Hafıza-i Beşer | 18 Eylül 1976: İşçiler DGM’yi kapattı…

Bundan tam 41 yıl önce, Türkiye işçi sınıfı ve onun devrimci sendikal örgütü DİSK, Devlet Güvenlik Mahkemeleri’ne (DGM) karşı ayağa kalktı.

12 Mart döneminin ürünü olan DGM’ler Anayasa Mahkemesi tarafından iptal edilmişti. Milliyetçi Cephe hükümeti ise DGM’leri yeniden kurmak ve yasalaştırmak istiyordu. Ancak karşısında büyük bir duvar vardı: Sol ve sendikal hareket.

1976 yılının 16 Eylül’ünde başlayıp 20 Eylül’üne kadar süren DGM direnişi, Türkiye işçi sınıfının mücadele tarihinde önemli bir yere sahiptir. Direniş, tüm Türkiye’de ve özelde İzmir’de toplumu da harekete geçirmiştir. 12 Mart’ın ardından işçi sınıfı, sendikasına, DİSK’e sahip çıkarak onu güçlendirmeye çalışıyordu. Bu süreç solun da tekrar toparlanmasını sağlamıştı. Böylece DİSK büyüyor, işçiler ve halk daha da politikleşiyordu.

‘GENEL GREV DEĞİL, GENEL YAS’

Ülkemizde işçi sınıfının öncülüğünde ilk kez kitlesel olarak kutlanan 1976 1 Mayıs’ından alınan güç ile 16 Eylül 1976’da DİSK, “Ülkemizi MC’nin yarattığı karışılıklık ve bunalımdan kurtarmak” başlığıyla yayımlanan bildiride ‘genel grev’ yasaklandığı için ‘genel yas’ ilan etti ve eylemler DİSK yönetiminin Taksim’deki anıta siyah çelenk koymasıyla başladı. İstanbul, Ankara, Bursa, İzmir, Adana, Antalya, Diyarbakır, Mersin, Manisa gibi DİSK’e bağlı işyerlerinde ve diğer bazı üretim alanlarında üretim durduruldu. Eylemler 20 Eylül tarihine kadar sürdü. 22 Eylül’de DİSK yönetimi tutuklandı ancak üst mahkemeye yapılan başvuru sonrasında serbest bırakıldılar.
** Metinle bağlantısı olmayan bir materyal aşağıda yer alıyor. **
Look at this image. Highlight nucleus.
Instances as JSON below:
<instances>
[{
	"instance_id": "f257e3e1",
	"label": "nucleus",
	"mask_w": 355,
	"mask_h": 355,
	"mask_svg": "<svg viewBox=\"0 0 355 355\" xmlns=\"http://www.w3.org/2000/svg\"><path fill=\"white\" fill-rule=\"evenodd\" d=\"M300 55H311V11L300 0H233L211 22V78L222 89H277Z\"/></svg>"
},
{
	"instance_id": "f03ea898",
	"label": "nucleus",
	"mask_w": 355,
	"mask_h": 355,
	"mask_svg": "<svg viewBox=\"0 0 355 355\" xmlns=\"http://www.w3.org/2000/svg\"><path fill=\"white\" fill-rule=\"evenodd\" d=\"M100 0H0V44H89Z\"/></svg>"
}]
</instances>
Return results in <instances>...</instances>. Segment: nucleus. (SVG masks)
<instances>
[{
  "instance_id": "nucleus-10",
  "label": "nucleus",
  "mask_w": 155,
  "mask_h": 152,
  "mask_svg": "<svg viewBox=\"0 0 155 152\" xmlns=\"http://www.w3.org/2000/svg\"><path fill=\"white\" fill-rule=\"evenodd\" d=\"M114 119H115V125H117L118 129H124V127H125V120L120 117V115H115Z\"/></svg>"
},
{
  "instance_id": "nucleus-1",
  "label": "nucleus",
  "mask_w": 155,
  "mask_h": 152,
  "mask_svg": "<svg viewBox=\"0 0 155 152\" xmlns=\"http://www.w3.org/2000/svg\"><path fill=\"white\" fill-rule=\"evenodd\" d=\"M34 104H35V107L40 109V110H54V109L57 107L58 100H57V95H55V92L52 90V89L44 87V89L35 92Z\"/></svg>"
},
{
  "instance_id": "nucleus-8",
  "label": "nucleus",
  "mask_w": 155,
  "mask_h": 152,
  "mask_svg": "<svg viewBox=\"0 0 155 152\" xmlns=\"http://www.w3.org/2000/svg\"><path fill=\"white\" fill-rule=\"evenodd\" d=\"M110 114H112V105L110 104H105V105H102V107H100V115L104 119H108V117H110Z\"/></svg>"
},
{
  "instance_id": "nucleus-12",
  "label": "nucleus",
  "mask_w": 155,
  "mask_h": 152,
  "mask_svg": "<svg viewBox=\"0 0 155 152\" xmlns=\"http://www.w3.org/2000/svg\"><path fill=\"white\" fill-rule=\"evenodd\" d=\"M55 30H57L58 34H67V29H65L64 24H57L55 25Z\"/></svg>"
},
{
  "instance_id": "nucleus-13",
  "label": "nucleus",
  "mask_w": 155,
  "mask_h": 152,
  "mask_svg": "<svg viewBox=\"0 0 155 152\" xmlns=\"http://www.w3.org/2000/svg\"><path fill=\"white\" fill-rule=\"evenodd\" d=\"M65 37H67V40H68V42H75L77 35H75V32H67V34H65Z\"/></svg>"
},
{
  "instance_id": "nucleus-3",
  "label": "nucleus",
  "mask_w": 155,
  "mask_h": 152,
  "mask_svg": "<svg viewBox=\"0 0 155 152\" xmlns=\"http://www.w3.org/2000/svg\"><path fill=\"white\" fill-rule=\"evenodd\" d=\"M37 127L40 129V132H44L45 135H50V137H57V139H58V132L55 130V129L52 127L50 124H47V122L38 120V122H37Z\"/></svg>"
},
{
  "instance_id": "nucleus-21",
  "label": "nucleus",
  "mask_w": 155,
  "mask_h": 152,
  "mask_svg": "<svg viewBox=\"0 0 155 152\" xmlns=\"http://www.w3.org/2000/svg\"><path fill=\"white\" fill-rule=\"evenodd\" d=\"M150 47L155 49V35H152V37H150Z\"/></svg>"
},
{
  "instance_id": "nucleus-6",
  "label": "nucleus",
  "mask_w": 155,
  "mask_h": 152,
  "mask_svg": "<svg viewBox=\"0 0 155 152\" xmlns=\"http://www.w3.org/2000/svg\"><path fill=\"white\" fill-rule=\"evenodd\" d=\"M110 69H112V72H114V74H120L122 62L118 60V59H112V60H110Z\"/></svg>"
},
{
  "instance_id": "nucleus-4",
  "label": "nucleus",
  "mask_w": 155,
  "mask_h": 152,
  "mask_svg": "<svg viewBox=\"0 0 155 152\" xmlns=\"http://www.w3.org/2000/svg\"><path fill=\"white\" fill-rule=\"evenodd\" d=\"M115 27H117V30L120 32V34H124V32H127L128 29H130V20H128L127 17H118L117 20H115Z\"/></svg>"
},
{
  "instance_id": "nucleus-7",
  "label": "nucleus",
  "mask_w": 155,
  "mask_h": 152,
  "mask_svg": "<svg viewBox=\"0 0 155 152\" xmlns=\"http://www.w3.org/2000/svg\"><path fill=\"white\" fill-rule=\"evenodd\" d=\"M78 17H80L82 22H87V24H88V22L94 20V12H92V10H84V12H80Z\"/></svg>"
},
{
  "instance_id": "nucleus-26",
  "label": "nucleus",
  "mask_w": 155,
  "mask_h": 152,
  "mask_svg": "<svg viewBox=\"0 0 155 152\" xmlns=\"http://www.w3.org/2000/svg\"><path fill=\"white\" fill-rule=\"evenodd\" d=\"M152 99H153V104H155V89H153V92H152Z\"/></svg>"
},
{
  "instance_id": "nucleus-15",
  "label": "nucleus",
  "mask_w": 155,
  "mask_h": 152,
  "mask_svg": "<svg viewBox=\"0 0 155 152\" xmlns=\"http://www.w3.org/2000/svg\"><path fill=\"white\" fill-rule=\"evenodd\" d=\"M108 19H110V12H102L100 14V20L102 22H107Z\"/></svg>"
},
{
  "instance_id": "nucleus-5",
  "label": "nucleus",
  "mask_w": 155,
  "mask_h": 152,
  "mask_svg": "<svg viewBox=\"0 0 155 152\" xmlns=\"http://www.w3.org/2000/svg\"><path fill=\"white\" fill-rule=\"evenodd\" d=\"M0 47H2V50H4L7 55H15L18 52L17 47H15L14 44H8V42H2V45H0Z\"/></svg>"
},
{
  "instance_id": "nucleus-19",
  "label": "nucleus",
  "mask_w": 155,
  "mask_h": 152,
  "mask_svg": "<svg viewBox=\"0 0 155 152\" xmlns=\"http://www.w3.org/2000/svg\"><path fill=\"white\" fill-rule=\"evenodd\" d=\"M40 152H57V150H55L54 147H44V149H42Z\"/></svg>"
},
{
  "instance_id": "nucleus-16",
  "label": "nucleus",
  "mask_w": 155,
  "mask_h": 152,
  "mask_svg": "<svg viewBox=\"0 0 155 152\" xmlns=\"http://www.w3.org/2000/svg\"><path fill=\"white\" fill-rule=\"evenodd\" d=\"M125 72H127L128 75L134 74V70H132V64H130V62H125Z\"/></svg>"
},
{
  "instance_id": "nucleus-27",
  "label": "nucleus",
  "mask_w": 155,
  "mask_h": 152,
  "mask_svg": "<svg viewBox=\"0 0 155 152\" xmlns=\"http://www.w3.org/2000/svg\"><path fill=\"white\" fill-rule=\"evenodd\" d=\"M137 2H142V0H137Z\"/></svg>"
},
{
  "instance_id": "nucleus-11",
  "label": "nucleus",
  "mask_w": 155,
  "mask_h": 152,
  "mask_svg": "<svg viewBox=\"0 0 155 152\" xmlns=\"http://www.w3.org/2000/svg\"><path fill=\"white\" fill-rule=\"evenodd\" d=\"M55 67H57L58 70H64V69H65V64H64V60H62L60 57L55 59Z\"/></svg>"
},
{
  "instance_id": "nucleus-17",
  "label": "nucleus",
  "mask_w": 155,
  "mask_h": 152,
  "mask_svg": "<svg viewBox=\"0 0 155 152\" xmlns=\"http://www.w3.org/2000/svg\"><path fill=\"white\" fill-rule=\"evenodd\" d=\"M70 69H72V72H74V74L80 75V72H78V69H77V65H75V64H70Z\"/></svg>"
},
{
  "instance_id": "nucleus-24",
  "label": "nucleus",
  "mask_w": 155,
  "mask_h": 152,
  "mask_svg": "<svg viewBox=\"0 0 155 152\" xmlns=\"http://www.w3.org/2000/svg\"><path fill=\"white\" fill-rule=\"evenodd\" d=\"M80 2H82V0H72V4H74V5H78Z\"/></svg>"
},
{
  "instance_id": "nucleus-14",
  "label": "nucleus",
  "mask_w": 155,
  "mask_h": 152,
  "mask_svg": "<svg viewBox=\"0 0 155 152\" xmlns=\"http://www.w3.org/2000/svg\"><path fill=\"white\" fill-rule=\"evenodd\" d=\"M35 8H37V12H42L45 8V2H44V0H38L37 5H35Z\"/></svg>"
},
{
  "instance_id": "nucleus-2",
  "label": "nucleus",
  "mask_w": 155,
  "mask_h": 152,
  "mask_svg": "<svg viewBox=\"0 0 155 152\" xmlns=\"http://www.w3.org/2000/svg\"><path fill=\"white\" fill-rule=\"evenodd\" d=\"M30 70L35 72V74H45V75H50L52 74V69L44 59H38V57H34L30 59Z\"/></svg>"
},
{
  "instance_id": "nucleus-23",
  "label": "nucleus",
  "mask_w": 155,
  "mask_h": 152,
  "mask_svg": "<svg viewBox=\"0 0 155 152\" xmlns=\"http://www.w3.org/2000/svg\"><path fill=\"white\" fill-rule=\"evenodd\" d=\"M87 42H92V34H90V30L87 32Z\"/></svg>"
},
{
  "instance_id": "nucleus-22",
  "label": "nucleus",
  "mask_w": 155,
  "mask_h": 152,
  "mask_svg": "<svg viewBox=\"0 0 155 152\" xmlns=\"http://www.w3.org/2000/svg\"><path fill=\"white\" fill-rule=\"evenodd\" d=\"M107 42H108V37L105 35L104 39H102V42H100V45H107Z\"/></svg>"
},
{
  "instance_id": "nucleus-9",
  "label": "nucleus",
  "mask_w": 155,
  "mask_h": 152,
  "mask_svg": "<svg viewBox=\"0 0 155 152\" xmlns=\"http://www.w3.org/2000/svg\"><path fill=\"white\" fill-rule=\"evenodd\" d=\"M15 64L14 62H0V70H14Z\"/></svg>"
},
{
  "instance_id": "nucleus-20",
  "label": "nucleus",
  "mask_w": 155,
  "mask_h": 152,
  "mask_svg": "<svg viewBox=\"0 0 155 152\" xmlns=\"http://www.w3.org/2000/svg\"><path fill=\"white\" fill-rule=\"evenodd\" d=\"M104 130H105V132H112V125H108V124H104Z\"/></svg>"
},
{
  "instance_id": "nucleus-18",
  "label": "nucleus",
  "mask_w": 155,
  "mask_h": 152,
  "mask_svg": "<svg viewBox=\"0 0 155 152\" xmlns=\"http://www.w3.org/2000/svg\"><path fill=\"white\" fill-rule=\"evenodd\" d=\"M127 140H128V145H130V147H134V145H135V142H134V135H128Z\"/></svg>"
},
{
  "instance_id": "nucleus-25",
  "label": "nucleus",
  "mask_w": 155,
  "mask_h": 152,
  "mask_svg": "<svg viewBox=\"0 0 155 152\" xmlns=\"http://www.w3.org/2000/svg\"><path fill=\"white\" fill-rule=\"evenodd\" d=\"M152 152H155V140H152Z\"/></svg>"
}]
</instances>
Profilo’da işten atılan arkadaşlarına sahip çıkmak için direnen işçi Yakup Keser polis tarafından öldürüldü. 510 işçi gözaltına alındı ve ertesi gün 7 işçi tutuklanarak cezaevine gönderildi.
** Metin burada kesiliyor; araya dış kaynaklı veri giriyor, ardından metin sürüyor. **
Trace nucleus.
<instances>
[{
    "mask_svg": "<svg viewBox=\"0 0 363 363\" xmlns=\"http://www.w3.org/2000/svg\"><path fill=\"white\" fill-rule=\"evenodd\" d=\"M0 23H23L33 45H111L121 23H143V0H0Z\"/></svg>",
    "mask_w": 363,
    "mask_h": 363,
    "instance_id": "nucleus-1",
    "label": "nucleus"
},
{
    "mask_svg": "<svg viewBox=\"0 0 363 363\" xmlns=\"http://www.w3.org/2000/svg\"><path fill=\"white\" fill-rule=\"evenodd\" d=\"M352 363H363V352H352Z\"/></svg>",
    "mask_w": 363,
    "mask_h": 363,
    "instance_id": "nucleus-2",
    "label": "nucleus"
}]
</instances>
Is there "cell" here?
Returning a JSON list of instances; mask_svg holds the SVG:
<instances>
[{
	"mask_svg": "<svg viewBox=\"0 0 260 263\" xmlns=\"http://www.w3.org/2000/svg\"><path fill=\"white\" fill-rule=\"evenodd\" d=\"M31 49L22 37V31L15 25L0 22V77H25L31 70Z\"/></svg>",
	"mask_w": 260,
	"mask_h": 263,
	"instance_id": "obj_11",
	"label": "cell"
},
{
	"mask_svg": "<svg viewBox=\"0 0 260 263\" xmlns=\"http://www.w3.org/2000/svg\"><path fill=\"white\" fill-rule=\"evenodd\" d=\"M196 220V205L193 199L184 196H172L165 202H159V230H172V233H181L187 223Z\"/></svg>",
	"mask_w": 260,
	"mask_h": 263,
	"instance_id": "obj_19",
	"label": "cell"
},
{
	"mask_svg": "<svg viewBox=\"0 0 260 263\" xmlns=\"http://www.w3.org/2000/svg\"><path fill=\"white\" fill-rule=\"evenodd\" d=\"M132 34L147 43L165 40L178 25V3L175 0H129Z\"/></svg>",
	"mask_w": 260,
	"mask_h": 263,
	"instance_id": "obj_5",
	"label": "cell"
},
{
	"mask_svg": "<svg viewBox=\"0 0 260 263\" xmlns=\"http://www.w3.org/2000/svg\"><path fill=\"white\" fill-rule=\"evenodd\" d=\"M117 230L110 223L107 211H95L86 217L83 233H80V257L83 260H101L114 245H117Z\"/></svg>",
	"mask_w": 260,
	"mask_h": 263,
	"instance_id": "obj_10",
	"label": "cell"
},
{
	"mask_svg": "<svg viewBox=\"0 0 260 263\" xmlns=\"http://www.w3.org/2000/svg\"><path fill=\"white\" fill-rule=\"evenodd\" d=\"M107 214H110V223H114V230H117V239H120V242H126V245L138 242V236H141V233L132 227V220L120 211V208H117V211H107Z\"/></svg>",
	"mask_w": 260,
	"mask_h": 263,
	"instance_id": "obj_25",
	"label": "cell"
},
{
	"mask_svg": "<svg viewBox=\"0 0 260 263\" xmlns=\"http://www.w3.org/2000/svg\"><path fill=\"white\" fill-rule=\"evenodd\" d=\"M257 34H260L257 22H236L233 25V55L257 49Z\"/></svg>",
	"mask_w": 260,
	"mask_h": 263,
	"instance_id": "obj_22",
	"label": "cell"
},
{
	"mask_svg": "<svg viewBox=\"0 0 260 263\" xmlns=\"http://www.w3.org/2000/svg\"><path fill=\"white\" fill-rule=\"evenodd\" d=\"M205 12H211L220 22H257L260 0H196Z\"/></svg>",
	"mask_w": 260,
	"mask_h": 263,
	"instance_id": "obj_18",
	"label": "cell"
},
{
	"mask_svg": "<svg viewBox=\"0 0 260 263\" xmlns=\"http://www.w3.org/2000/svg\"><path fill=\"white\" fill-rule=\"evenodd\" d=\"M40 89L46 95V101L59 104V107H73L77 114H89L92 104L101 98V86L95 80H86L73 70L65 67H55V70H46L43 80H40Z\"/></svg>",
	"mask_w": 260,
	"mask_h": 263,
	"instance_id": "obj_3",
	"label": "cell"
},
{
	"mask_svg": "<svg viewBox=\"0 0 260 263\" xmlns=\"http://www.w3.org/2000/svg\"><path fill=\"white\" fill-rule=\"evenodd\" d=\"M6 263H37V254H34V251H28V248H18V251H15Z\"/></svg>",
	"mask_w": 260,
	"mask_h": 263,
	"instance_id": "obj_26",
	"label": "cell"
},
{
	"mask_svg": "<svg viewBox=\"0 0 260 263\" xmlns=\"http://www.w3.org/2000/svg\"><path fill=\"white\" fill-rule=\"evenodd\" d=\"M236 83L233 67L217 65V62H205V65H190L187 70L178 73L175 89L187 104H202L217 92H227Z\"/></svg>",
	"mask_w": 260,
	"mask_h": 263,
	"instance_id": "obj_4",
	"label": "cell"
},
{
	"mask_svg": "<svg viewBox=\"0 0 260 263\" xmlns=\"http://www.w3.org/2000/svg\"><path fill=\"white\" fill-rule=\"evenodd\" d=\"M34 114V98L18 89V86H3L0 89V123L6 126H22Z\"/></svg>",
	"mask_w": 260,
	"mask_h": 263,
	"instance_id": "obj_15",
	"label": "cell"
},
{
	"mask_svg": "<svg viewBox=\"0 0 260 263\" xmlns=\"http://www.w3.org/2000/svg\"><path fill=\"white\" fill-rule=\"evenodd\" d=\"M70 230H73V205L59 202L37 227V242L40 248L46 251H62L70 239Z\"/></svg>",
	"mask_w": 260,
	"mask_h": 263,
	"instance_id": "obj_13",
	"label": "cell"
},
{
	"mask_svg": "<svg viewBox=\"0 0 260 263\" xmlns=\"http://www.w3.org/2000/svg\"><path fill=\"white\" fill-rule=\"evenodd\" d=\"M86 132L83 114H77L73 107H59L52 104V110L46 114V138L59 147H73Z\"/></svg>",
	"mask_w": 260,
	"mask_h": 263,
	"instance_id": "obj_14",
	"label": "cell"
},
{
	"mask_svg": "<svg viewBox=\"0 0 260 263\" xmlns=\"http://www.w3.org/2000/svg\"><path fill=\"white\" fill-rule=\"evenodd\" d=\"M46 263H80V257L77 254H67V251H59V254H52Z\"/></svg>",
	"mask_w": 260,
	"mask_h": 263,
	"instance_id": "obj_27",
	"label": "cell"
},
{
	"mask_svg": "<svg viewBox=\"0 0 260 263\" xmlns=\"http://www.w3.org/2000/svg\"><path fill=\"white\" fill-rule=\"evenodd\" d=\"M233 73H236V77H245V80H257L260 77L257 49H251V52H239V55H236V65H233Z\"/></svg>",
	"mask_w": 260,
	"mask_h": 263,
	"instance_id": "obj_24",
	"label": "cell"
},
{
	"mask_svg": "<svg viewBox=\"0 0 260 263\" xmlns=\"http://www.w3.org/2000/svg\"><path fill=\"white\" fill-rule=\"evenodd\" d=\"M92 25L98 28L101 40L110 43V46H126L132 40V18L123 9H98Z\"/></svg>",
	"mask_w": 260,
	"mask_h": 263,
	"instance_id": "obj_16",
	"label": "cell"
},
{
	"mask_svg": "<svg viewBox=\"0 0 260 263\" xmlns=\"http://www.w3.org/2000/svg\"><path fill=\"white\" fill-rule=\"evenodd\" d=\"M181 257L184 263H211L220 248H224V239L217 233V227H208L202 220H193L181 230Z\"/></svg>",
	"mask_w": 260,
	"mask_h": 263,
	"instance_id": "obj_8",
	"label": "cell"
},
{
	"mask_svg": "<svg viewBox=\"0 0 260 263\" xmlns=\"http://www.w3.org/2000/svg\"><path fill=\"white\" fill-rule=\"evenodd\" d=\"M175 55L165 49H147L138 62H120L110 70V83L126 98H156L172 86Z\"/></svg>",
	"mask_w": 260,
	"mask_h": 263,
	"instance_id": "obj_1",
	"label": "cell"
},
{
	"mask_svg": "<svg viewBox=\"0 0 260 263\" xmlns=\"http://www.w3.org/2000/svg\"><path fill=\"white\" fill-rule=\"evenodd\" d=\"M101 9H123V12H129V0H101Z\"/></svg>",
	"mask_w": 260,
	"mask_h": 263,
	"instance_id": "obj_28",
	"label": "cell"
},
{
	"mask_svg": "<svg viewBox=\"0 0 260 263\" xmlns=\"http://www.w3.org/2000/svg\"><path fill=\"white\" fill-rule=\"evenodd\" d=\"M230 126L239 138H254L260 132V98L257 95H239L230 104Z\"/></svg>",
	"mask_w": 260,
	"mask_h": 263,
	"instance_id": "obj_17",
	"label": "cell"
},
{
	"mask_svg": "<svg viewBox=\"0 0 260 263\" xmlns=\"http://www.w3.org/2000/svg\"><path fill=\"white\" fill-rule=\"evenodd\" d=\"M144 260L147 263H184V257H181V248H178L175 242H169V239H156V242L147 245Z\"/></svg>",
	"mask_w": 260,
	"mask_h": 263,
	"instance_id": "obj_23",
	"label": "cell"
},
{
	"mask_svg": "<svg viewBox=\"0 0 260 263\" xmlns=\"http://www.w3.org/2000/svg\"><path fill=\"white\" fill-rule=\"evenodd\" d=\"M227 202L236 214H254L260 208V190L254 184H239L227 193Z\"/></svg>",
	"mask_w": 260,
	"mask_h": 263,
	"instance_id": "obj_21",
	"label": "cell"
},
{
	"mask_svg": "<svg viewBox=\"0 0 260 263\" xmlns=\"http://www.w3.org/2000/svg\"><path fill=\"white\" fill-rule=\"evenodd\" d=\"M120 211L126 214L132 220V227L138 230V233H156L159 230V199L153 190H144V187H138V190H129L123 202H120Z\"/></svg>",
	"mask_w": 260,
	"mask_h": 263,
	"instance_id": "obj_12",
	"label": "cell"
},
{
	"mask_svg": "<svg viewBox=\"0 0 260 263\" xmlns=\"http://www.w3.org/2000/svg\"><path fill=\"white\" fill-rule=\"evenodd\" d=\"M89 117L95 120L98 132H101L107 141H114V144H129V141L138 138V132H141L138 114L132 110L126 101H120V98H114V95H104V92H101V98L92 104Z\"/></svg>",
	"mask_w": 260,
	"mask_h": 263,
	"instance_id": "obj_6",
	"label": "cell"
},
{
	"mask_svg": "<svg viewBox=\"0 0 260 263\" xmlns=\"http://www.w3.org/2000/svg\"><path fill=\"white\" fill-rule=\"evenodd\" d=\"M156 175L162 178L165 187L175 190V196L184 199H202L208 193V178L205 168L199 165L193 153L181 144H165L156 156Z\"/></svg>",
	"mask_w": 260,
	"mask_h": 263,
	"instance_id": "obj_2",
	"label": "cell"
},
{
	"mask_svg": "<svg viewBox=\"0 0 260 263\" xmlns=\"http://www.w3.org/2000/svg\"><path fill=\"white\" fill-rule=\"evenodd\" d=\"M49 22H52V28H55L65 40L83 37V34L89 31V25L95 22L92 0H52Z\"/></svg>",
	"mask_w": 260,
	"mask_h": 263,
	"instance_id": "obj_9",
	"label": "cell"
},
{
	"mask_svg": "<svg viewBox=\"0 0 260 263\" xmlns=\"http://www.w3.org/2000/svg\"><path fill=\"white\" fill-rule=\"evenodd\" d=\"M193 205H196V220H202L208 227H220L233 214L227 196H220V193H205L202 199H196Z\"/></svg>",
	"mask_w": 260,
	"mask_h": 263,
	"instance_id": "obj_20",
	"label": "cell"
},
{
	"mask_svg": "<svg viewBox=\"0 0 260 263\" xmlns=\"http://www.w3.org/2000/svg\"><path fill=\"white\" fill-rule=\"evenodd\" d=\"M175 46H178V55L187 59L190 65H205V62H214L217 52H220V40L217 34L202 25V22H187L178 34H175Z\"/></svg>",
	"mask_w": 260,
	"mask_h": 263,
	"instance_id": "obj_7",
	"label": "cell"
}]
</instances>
DGM direnişi, yaşanan gözaltılara ve işten atmalara karşın başarıyla sonuçlandı. DGM yasası engellendi. Dikkat çeken nokta ise o güne kadar hep kendi ekonomik talepleri için harekete geçen işçi sınıfının, DGM gibi siyasal bir konuda açıktan tavır koymasıydı.
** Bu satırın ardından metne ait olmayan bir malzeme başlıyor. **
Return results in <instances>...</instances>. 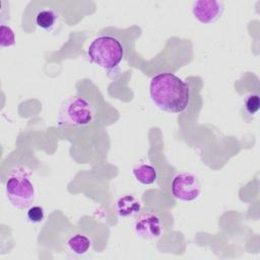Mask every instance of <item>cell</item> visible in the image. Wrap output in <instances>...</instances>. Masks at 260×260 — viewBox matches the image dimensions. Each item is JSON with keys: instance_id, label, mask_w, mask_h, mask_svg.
<instances>
[{"instance_id": "cell-1", "label": "cell", "mask_w": 260, "mask_h": 260, "mask_svg": "<svg viewBox=\"0 0 260 260\" xmlns=\"http://www.w3.org/2000/svg\"><path fill=\"white\" fill-rule=\"evenodd\" d=\"M149 94L153 104L160 110L179 114L190 102V87L172 72H161L150 79Z\"/></svg>"}, {"instance_id": "cell-2", "label": "cell", "mask_w": 260, "mask_h": 260, "mask_svg": "<svg viewBox=\"0 0 260 260\" xmlns=\"http://www.w3.org/2000/svg\"><path fill=\"white\" fill-rule=\"evenodd\" d=\"M86 55L91 63L110 70L117 67L122 61L124 48L117 38L102 35L91 41L87 47Z\"/></svg>"}, {"instance_id": "cell-3", "label": "cell", "mask_w": 260, "mask_h": 260, "mask_svg": "<svg viewBox=\"0 0 260 260\" xmlns=\"http://www.w3.org/2000/svg\"><path fill=\"white\" fill-rule=\"evenodd\" d=\"M94 116L92 105L81 96H72L64 102L58 115L60 126L80 127L91 123Z\"/></svg>"}, {"instance_id": "cell-4", "label": "cell", "mask_w": 260, "mask_h": 260, "mask_svg": "<svg viewBox=\"0 0 260 260\" xmlns=\"http://www.w3.org/2000/svg\"><path fill=\"white\" fill-rule=\"evenodd\" d=\"M6 196L15 208H28L35 200V187L24 172L13 173L5 184Z\"/></svg>"}, {"instance_id": "cell-5", "label": "cell", "mask_w": 260, "mask_h": 260, "mask_svg": "<svg viewBox=\"0 0 260 260\" xmlns=\"http://www.w3.org/2000/svg\"><path fill=\"white\" fill-rule=\"evenodd\" d=\"M171 192L176 199L191 202L200 196L201 183L194 174L181 172L174 176L171 183Z\"/></svg>"}, {"instance_id": "cell-6", "label": "cell", "mask_w": 260, "mask_h": 260, "mask_svg": "<svg viewBox=\"0 0 260 260\" xmlns=\"http://www.w3.org/2000/svg\"><path fill=\"white\" fill-rule=\"evenodd\" d=\"M136 235L147 241H155L162 235V223L159 215L152 211L138 213L134 220Z\"/></svg>"}, {"instance_id": "cell-7", "label": "cell", "mask_w": 260, "mask_h": 260, "mask_svg": "<svg viewBox=\"0 0 260 260\" xmlns=\"http://www.w3.org/2000/svg\"><path fill=\"white\" fill-rule=\"evenodd\" d=\"M223 9V3L216 0H198L193 2L192 5L194 17L203 24H211L218 20Z\"/></svg>"}, {"instance_id": "cell-8", "label": "cell", "mask_w": 260, "mask_h": 260, "mask_svg": "<svg viewBox=\"0 0 260 260\" xmlns=\"http://www.w3.org/2000/svg\"><path fill=\"white\" fill-rule=\"evenodd\" d=\"M140 209H141L140 201L131 194H126L124 196H121L115 204V210L120 217H128V216L136 215L139 213Z\"/></svg>"}, {"instance_id": "cell-9", "label": "cell", "mask_w": 260, "mask_h": 260, "mask_svg": "<svg viewBox=\"0 0 260 260\" xmlns=\"http://www.w3.org/2000/svg\"><path fill=\"white\" fill-rule=\"evenodd\" d=\"M92 242L91 240L83 234L72 235L67 241L68 249L75 255L82 256L89 252L91 249Z\"/></svg>"}, {"instance_id": "cell-10", "label": "cell", "mask_w": 260, "mask_h": 260, "mask_svg": "<svg viewBox=\"0 0 260 260\" xmlns=\"http://www.w3.org/2000/svg\"><path fill=\"white\" fill-rule=\"evenodd\" d=\"M132 173L135 179L140 184H143V185H151L156 181V178H157V173L154 167L145 162L136 165L133 168Z\"/></svg>"}, {"instance_id": "cell-11", "label": "cell", "mask_w": 260, "mask_h": 260, "mask_svg": "<svg viewBox=\"0 0 260 260\" xmlns=\"http://www.w3.org/2000/svg\"><path fill=\"white\" fill-rule=\"evenodd\" d=\"M58 19V13L56 10L52 9V8H43L40 9L35 17V21L37 26L46 29V30H50L52 29L57 22Z\"/></svg>"}, {"instance_id": "cell-12", "label": "cell", "mask_w": 260, "mask_h": 260, "mask_svg": "<svg viewBox=\"0 0 260 260\" xmlns=\"http://www.w3.org/2000/svg\"><path fill=\"white\" fill-rule=\"evenodd\" d=\"M243 108L245 114L248 116L255 115L260 108V98L258 93H250L245 96Z\"/></svg>"}, {"instance_id": "cell-13", "label": "cell", "mask_w": 260, "mask_h": 260, "mask_svg": "<svg viewBox=\"0 0 260 260\" xmlns=\"http://www.w3.org/2000/svg\"><path fill=\"white\" fill-rule=\"evenodd\" d=\"M15 44V35L12 28L8 25L1 24L0 26V46L2 48L11 47Z\"/></svg>"}, {"instance_id": "cell-14", "label": "cell", "mask_w": 260, "mask_h": 260, "mask_svg": "<svg viewBox=\"0 0 260 260\" xmlns=\"http://www.w3.org/2000/svg\"><path fill=\"white\" fill-rule=\"evenodd\" d=\"M26 218L30 223H40L45 219V210L40 205H30L26 211Z\"/></svg>"}]
</instances>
‘DGM’Yİ EZDİK SIRA MESS’TE’

DGM direnişinin ardından gelen mücadele başlığı ise Madeni Eşya Sanayicileri ve İşverenleri Sendikası (MESS) ile DİSK’e bağlı Maden-İş arasında yaşanan toplu iş grup sözleşmesi idi.

Ayağa kalkan işçi sınıfı ve örgütü DİSK, maden işçilerine tam destek verdi. ‘DGM’yi ezdik sıra MESS’te’ sloganıyla hareket eden maden işçilerine, emekçiler, aydınlar sahip çıktı.